Advantages of a drone
VRT reports that the drone flew 80 meters above the ground for the 1.2 kilometer long route. Only four minutes were needed: two minutes for takeoff and landing, two minutes for the flight. That flight did not go very smoothly either: only 36 kilometers per hour (a normal drone can reach about 100 to 150 kilometers per hour. It should also not stay at 36 kilometers per hour: the hospital would like to increase this to 60 kilometers per hour. .
No matter how stable a surgeon’s hands are, he or she does not operate the drone. This is done by a drone pilot from Helicus, the company that was the first in Europe to receive permission to fly a drone over urban areas out of sight.
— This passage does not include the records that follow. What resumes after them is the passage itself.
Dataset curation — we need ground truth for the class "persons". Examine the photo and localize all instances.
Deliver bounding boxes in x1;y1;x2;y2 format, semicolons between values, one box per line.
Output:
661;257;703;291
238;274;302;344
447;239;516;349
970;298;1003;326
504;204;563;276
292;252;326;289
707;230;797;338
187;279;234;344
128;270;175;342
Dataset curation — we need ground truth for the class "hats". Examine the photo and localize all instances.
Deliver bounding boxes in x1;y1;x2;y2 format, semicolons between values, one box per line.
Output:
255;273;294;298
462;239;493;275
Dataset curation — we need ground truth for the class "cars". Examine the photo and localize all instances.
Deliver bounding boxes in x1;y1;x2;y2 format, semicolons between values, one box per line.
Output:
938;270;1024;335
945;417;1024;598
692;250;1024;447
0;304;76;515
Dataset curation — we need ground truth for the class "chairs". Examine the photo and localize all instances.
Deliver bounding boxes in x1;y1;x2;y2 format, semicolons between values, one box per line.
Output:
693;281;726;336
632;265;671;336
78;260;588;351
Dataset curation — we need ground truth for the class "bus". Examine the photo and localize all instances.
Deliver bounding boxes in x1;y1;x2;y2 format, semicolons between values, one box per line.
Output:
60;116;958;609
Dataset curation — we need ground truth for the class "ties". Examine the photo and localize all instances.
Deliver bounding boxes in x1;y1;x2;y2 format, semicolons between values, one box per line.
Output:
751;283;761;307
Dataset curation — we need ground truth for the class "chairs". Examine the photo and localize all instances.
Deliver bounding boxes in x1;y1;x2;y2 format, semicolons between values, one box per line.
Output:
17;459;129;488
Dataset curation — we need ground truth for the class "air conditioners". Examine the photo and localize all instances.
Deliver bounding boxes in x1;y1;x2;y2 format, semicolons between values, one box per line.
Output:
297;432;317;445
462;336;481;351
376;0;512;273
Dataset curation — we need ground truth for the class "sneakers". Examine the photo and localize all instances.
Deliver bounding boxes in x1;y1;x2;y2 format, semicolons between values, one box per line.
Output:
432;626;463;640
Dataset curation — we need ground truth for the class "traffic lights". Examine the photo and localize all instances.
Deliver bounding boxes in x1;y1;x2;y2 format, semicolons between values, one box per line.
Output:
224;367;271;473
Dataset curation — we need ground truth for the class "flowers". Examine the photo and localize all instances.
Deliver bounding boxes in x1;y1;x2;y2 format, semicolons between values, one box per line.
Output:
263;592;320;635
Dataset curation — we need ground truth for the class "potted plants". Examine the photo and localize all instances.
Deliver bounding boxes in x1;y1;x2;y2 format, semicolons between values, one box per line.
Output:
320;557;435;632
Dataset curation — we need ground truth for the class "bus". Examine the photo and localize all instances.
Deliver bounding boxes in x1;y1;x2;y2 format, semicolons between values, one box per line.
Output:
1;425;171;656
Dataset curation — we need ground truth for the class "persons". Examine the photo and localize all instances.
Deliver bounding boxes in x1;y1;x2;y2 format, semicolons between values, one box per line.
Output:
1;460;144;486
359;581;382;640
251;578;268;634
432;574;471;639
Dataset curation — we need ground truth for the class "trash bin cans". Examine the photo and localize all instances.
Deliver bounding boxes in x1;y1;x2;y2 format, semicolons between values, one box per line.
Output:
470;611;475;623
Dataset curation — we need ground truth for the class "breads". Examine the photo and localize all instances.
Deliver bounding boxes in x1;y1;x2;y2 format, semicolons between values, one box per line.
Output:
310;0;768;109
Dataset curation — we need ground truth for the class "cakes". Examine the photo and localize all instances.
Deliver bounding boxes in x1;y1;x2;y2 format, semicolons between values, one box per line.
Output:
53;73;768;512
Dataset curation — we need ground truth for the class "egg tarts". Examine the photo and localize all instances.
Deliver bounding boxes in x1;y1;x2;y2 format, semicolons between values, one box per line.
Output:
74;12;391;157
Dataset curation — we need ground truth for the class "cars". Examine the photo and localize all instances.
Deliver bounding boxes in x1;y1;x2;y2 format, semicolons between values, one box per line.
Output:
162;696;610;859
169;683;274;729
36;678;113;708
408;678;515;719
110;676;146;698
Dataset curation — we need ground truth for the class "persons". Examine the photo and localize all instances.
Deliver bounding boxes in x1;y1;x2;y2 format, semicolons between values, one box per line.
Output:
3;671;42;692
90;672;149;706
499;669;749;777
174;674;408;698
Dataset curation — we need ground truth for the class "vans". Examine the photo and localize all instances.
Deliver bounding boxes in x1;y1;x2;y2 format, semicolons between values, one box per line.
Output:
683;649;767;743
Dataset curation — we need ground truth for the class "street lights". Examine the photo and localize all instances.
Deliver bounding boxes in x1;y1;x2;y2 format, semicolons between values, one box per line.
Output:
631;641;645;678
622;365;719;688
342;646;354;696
That is serious business, because drones can make a huge difference in the medical world. It is fast, more reliable and even more environmentally friendly, in addition to saving a lot of money. The mere fact that one drone operator can monitor multiple drones means that you need one less ‘driver’ for each drone.
Defibrillators and Organs
Now it was about transporting some human tissue for an examination, but what if, for example, there has been an accident and someone can give their heart to another? Even then, a drone would be a great means of getting the organ to the recipient as quickly as possible. Consider, for example, defibrillators when someone has a cardiac arrest: getting them to people quickly can save lives. Some people think very big: they hope to transport entire patients with drones.
In the Netherlands, drone solutions are also being looked at for, for example, AEDs. For example, the Dutch drone company Avy would like to set up an entire drone response network. There has also been a successful medical drone campaign in Zwolle, where a drone flew to Meppel. In short, technological innovations are closer than you think. We hope you will never need them.